Whether the 1992 Tax Court judgment settled the value of
the entire parcel was sharply disputed in the action before me,
and, as previously stated, I did not resolve that issue. All I
concluded was that plaintiff failed to challenge the borough's
determination that there were two tax lots by appealing the added
assessments and that plaintiff could not obtain the relief it
sought by way of a Freeze Act judgment because it had already
obtained the benefit of the Freeze Act as to lot 4, the lot that
was the subject of the 1992 Tax Court judgment.
Footnote: 1Additional details concerning the lease may be found in an
opinion of the Appellate Division captioned Grandal Enterprises,
Inc. v. Borough of Keansburg, Docket No. A-1517-93T5, decided
January 9, 1995. The opinion was issued in plaintiff's action
for rent against the borough. Plaintiff there claims that the
borough owes it rent in the amount of the taxes plaintiff
allegedly paid on the 9.5 acres. The borough maintains that it
honored the lease by marking the 9.5 acres exempt.
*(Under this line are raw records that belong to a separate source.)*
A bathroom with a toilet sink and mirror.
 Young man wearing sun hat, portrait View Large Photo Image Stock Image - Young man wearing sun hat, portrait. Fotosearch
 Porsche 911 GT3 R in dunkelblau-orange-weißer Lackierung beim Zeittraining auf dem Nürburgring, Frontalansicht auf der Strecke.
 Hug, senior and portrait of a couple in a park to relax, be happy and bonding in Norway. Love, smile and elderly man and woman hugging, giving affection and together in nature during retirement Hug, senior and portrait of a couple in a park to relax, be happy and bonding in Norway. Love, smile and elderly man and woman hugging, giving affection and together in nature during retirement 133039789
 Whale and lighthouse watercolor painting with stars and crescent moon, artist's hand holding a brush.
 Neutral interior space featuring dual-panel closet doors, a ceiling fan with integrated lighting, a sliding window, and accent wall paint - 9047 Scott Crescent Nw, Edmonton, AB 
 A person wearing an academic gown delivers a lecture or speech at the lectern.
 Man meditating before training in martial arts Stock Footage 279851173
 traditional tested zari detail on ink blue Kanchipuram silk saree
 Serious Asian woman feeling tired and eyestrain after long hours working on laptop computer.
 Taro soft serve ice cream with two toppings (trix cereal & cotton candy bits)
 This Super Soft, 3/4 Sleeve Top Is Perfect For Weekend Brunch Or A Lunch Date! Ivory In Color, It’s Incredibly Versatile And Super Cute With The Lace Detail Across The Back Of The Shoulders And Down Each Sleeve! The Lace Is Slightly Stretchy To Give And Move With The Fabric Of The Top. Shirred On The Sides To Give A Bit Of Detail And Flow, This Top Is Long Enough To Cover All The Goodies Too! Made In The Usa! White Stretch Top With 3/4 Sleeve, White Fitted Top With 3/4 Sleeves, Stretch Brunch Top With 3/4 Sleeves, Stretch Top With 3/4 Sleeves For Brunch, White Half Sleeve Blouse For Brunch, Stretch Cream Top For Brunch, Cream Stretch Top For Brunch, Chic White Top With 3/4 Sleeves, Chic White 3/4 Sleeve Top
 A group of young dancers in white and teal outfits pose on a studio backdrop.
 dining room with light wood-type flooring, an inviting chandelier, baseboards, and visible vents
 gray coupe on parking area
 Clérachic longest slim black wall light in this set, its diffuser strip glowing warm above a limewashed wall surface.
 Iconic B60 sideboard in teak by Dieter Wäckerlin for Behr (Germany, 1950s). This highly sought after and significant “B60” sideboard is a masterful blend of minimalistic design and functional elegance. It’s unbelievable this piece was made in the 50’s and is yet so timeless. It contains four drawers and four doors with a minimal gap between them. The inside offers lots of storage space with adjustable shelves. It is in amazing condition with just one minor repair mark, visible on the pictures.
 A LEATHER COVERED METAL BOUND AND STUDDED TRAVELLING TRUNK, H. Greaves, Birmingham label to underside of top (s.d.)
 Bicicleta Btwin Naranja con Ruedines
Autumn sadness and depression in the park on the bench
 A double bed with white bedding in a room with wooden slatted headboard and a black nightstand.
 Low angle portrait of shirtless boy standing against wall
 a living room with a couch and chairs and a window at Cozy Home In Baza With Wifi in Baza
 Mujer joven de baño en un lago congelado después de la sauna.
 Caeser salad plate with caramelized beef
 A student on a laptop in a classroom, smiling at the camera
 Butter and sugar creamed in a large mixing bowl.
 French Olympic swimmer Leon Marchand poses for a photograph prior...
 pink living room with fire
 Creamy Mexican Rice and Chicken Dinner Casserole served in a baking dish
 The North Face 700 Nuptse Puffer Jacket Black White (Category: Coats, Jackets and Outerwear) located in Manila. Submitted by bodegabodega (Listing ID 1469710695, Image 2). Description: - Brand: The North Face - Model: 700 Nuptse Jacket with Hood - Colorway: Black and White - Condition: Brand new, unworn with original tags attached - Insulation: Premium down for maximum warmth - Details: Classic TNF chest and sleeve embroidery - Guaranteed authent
Pointing out
that the borough's motion for summary judgment was not based upon
competent evidence and that the borough had failed to answer
Grandal's interrogatories, the Appellate Division reversed and
remanded the matter to the Law Division for discovery as to how
the 9.5 acres had been assessed.
Footnote: 2There may be some dispute as to when the assessments were
issued and received by plaintiff, but the dispute is not material
because plaintiff concedes that the assessments were ultimately
received and were not timely appealed.
Footnote: 3The judgment covered other contiguous lots as well, and
prior tax years appear to have been settled at the same time.
Footnote: 4As the Appellate Division pointed out, the facts concerning
lot 4X have not been fully developed. The tax map apparently
shows only lot 4, and on the return dates of the Freeze Act
motion defendant did not know what the property record cards
contained. On the other hand, the tax duplicate plainly includes
a lot 4 and a lot 4X, and the tax bills that plaintiff received
for lot 4 indicated that the lot contained only 6.72 acres.